Here are the steps to take regardless of the denial reason:

  1. Contact your insurer: Call the number on the back of your insurance card to speak with your insurance company.

  2. Verify coverage: Compare the claims with your benefit package to ensure accuracy.

  3. Request reprocessing: If your insurer determines the claim was processed incorrectly, they will reprocess the claim and notify us. Obtain a reference number from your insurer during your conversation. This number is crucial for tracking the claim reprocessing and for any further communication with us.

    Once the claim is reprocessed, your insurer will issue a new EOB and send updated remittance advice to Grow Therapy. We'll update your account and issue any applicable refunds at that point.

🌟 Note: Reprocessing can take several weeks, depending on your insurer. If you don't hear back within 30 days, follow up with your insurer directly and let our Support Team know.


When a denial can't be reversed


Some denials, like coverage gaps due to confirmed out-of-network status or a plan that excludes mental health benefits, may not be reversible through reprocessing or appeal. In these situations:

  • You may be billed at the out-of-pocket rate for affected sessions.

  • You can request a superbill from Grow Therapy, which you may be able to submit to your insurer for partial reimbursement if you have out-of-network benefits.

  • You may want to consider switching to a provider who is in-network with your current plan.
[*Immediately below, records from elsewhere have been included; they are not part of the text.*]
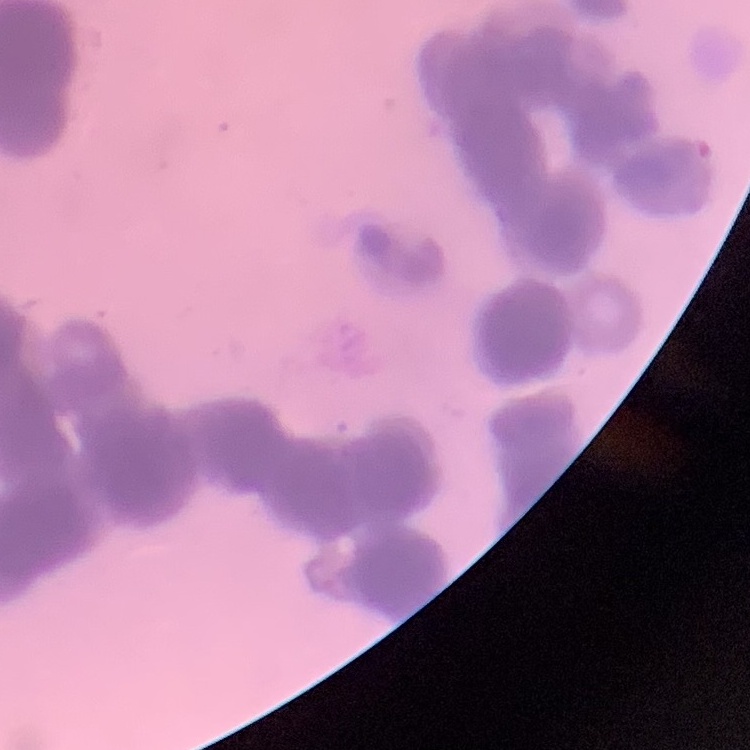
Summary:
  - Erythrocyte morphology: rouleaux formation
  - Image type: square crop of a larger photomicrograph
  - Preparation: thin blood smear
  - Stain: Field's or GiemsaLocate every blood parasite and identify its species.
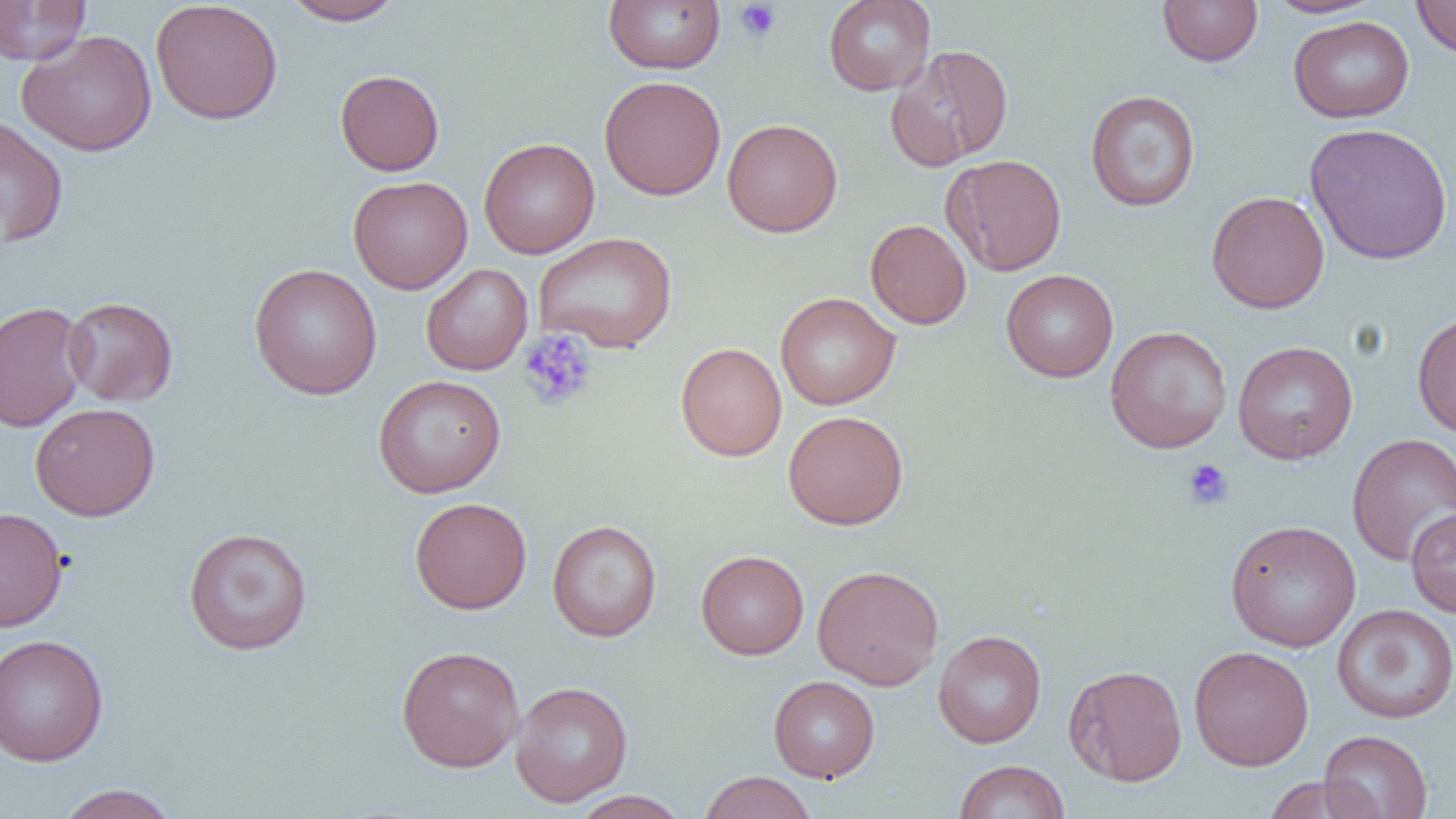
No blood parasites seen.

slide-level diagnosis = negative for blood parasites
magnification = 1000x
preparation = thin blood film
image size = 1456×819 pixels
field of view = single
uninfected red blood cell locations = approximate bounding boxes as [x1, y1, x2, y2] in pixels: [281, 0, 406, 25], [603, 0, 725, 74], [823, 0, 936, 96], [1264, 0, 1383, 18], [1411, 0, 1456, 58], [0, 1, 91, 65], [1157, 1, 1263, 67], [150, 2, 283, 125], [1288, 15, 1415, 123], [17, 30, 157, 157], [885, 44, 1014, 170], [335, 69, 445, 175], [599, 75, 726, 200], [1085, 90, 1201, 212], [0, 115, 69, 247], [722, 118, 842, 237], [1304, 122, 1454, 265], [479, 138, 599, 259], [943, 154, 1067, 276], [348, 175, 472, 294], [1206, 190, 1330, 314], [865, 219, 971, 329], [534, 232, 677, 353], [248, 263, 382, 399], [421, 263, 532, 375], [1000, 269, 1118, 382], [775, 291, 900, 410], [63, 296, 178, 406], [0, 301, 90, 432], [1412, 309, 1456, 438], [1104, 326, 1232, 453], [1233, 340, 1358, 464], [675, 342, 787, 461], [373, 375, 506, 497], [30, 402, 160, 521], [783, 410, 908, 529], [1347, 433, 1456, 566], [410, 496, 531, 614], [1, 507, 68, 631], [1406, 509, 1456, 617], [1225, 519, 1361, 652], [547, 520, 662, 642], [183, 526, 313, 655], [696, 549, 809, 660], [812, 564, 944, 690], [1332, 604, 1456, 724], [933, 630, 1047, 748], [0, 633, 109, 767], [396, 645, 524, 772], [1189, 646, 1314, 770], [1063, 663, 1187, 786], [768, 676, 880, 782], [510, 681, 633, 807], [1320, 730, 1433, 818], [953, 759, 1070, 819], [697, 771, 818, 819], [1262, 775, 1372, 818], [54, 783, 180, 819], [568, 790, 691, 819]
modality = optical microscopy
platelet locations = approximate bounding boxes as [x1, y1, x2, y2] in pixels: [734, 1, 782, 43], [519, 329, 597, 411], [1182, 458, 1234, 510]Assess this cell for malaria.
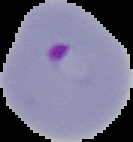

Parasitized.

image size = 133×142 pixels
image type = cell region segmented out of the field of view; surrounding area masked to black
preparation = thin blood smear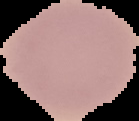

Contact our Support Team if you're unsure which of these options applies to your situation.


Frequently asked questions


How long does reprocessing take? It varies by insurer, but most reprocessing requests take 2–6 weeks. Once complete, your insurer will issue a new EOB and notify Grow Therapy. If you've shared a reference number with our support team, we'll update your account when we receive the new remittance.

Do I need to contact Grow Therapy or just my insurer? Start with your insurer; they control the claim. Once you have a reference number from a reprocessing request, contact Grow Therapy's support team to share it so we can follow up on our end. You don't need to contact us before calling your insurer.

What if my plan doesn't include mental health benefits? Unfortunately, this type of denial typically can't be reversed. You may still be able to request a superbill to submit for out-of-network reimbursement if your plan offers it. Contact our Support Team to discuss your billing options.

What if I already paid a balance that should have been covered? If a claim is reprocessed and results in a refund, Grow Therapy will apply it to your account or issue a refund, depending on your payment method. You don't need to take action; we'll update your account once we receive the updated remittance from your insurer.